- [Requests]
(a) In the wind load article, what happened at Disneyland in November 2023?
(b) Write the next part of the wind load article, picking up after its last sentence.

— Begin Excerpted text —

Wind Load Considerations for Outdoor Lighting

Wind Load Considerations for Outdoor Lighting

AGC Lighting

Strong winds pose a serious safety risk for outdoor lighting. For example, in November 2023, high winds knocked over a light pole at Disneyland, injuring three people. In March 2024, powerful winds swept through southern Nevada, leaving downed trees and toppled light poles.

toppled light poles after heavy wind swept through

These highlight that outdoor lighting must be designed to withstand high wind forces to remain safe and secure. This is where wind load, the pressure wind puts on the object, comes into play. Considering wind load during the design and installation of outdoor lighting is essential to prevent accidents, protect property, and ensure public safety.

What is Wind Load and Why Does It Matter

Wind load is the force exerted by wind on a structure. When you're walking in a strong wind and it feels like it's pushing you forward, that's wind load in action. 

High winds put significant pressure on lighting structures, potentially causing instability, swaying, or even collapse, as previous incidents have demonstrated.

— End Excerpted text —
— Begin Material shown —

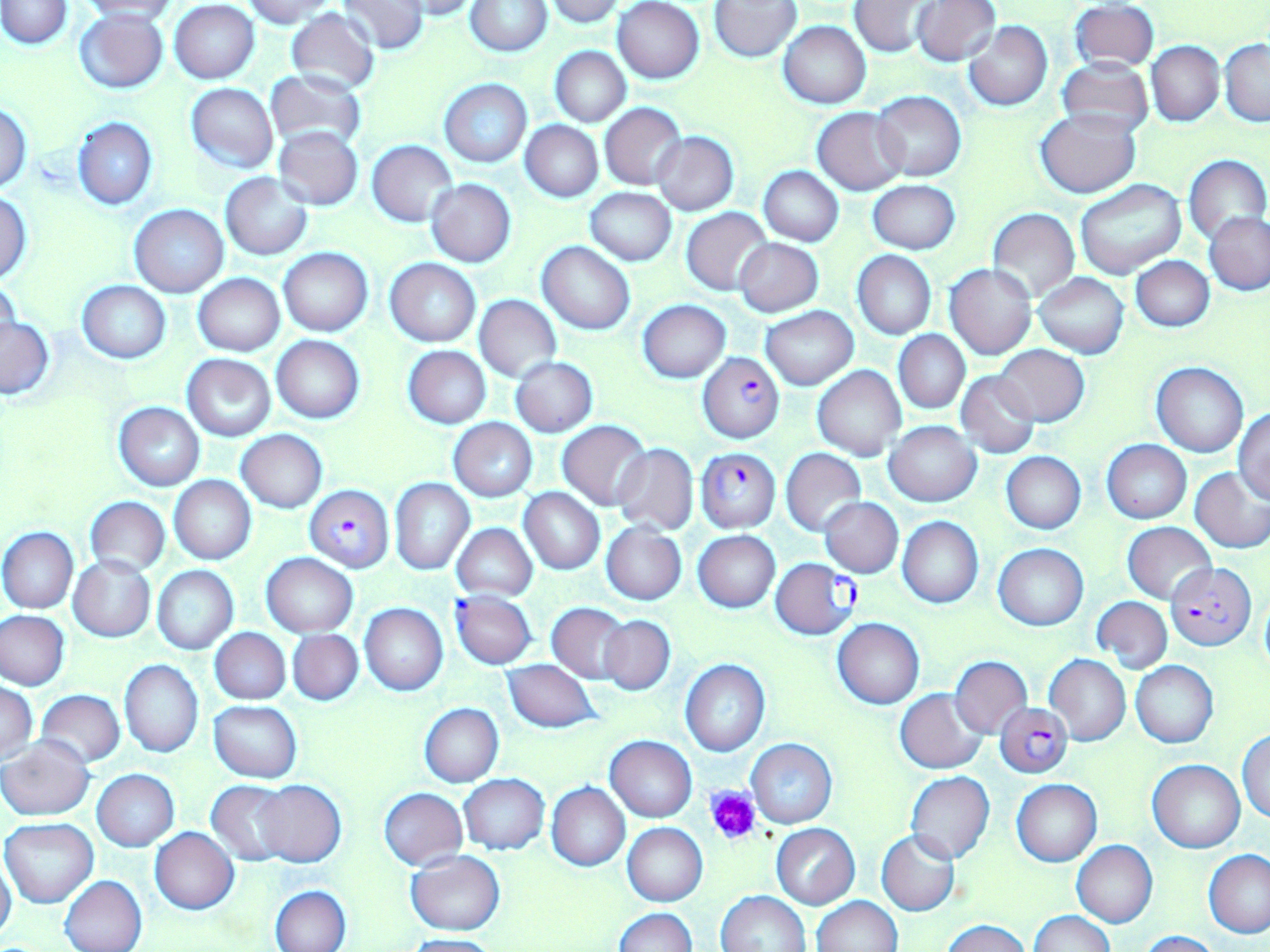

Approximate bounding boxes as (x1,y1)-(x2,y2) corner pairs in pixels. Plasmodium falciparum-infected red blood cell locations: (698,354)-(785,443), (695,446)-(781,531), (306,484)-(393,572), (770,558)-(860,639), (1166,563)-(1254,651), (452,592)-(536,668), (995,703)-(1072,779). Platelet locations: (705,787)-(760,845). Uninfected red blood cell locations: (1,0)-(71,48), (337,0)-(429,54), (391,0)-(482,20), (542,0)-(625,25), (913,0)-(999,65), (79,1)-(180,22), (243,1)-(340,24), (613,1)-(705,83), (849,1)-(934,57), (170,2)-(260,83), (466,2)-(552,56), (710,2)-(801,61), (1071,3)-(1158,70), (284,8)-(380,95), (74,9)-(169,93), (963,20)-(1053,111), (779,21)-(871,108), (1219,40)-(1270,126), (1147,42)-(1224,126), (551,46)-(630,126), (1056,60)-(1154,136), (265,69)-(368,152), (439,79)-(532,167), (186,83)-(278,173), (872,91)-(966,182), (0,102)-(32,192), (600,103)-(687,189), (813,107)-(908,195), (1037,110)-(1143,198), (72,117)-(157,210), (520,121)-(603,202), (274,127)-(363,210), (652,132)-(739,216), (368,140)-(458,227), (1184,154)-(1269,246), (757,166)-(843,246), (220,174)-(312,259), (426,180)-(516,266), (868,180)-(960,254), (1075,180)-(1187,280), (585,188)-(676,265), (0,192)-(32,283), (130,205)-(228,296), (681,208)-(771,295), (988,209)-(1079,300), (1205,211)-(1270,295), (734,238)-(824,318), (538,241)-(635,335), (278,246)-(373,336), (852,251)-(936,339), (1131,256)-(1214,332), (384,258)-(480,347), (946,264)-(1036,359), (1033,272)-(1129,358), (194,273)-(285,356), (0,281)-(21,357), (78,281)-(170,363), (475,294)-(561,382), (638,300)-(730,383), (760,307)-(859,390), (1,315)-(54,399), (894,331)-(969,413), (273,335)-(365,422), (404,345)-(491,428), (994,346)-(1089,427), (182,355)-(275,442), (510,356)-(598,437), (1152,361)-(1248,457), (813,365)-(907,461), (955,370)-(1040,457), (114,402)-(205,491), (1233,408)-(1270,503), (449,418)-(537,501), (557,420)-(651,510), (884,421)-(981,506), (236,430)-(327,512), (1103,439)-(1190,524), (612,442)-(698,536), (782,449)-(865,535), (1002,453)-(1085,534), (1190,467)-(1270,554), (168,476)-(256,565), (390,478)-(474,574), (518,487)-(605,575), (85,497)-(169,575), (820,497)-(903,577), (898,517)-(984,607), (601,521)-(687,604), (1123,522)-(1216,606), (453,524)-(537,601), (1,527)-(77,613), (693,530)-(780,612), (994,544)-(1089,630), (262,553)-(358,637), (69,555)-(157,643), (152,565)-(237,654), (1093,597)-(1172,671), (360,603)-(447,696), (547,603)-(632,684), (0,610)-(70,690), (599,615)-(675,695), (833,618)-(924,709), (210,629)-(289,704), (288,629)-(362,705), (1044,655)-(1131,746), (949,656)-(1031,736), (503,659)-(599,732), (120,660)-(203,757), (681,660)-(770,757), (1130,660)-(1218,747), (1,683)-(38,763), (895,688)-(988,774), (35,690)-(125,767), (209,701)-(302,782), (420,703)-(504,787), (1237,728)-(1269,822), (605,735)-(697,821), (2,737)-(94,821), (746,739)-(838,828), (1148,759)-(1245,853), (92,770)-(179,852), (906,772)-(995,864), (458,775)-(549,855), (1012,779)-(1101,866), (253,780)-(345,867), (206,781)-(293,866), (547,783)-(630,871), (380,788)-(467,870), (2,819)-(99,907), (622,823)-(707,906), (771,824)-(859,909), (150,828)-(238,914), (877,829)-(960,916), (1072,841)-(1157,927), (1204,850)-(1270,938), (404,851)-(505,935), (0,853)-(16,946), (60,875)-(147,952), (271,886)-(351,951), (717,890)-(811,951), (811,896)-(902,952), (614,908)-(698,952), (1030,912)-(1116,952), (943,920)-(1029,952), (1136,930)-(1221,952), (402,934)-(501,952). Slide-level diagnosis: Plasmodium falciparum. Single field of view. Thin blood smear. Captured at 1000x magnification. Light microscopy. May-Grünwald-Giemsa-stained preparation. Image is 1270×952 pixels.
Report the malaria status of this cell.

— End Material shown —
— Begin Material shown —

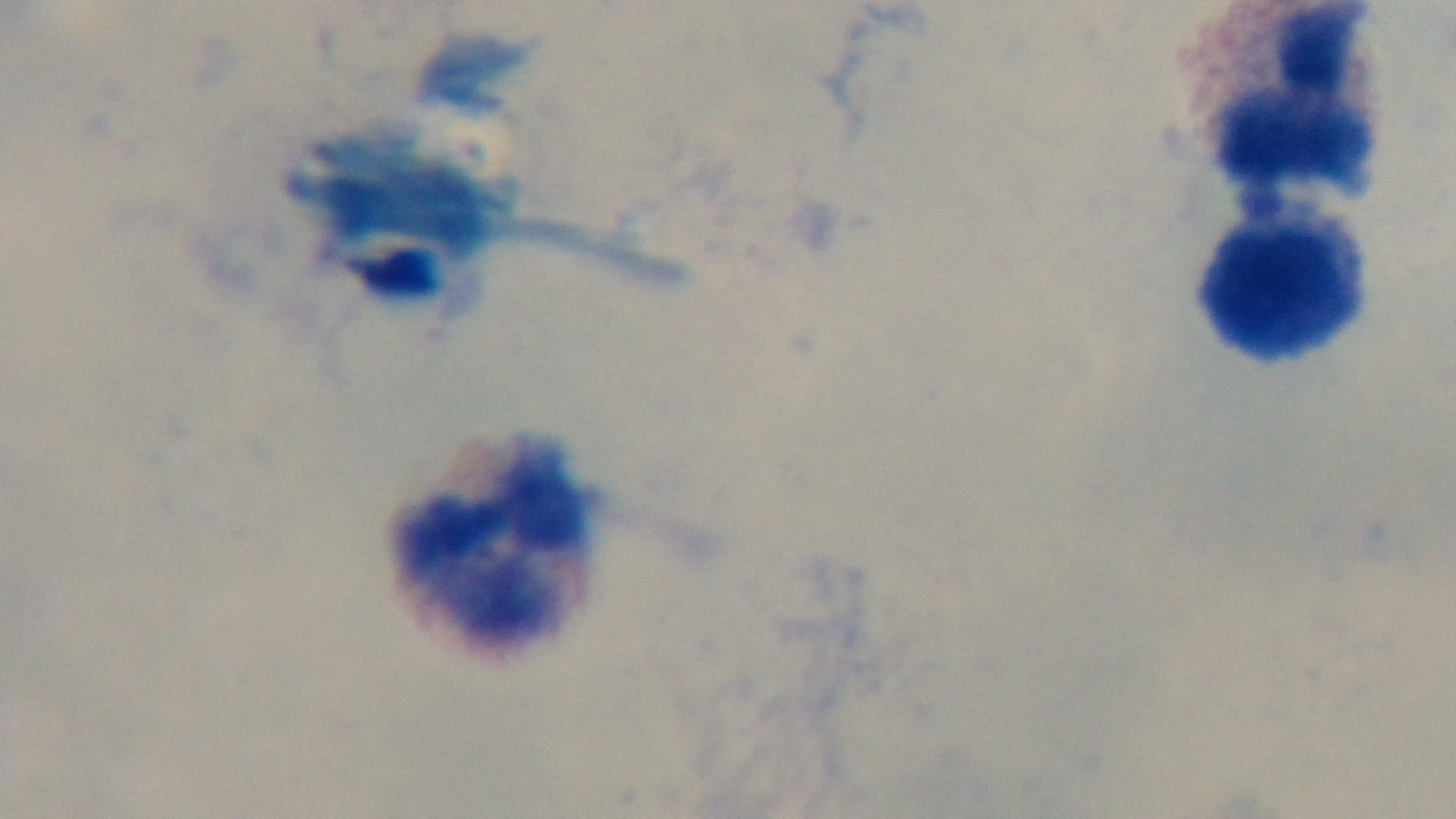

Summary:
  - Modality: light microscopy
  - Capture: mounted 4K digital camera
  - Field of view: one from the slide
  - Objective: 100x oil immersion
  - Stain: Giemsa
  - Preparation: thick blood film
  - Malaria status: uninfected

— End Material shown —

- [Outputs in order]
(a) High winds knocked over a light pole there, injuring three people.

(b)
In the lighting industry, engineers carefully calculate wind load to ensure that lighting fixtures and poles are designed to withstand maximum expected wind conditions in their specific environments. This consideration is especially critical in coastal or high-altitude areas, where wind speeds can reach extreme levels.

strong wind blowing trees and street lights on coastal area

How to Calculate Wind Load

When wind impacts an object, it generates multiple forces, including uplift, lateral load, and drag:

  • Uplift: Wind pressure can create upward forces, potentially lifting rooftops or other structures.
  • Lateral Load: Wind exerts horizontal forces, pushing objects sideways.
  • Drag: Wind resistance generates drag forces that oppose the movement of a structure.

Typically, we focus on calculating drag force—the resistance a lighting fixture faces when exposed to wind, which can lead to structural damage. Here’s the formula for calculating wind load (drag force):

Drag Force = ½ × ρ × V² × EPA

ρ (Air Density): Air density varies based on atmospheric pressure, temperature, and humidity. Colder, denser air increases drag forces, while warmer, less dense air reduces them. Air density also decreases with altitude.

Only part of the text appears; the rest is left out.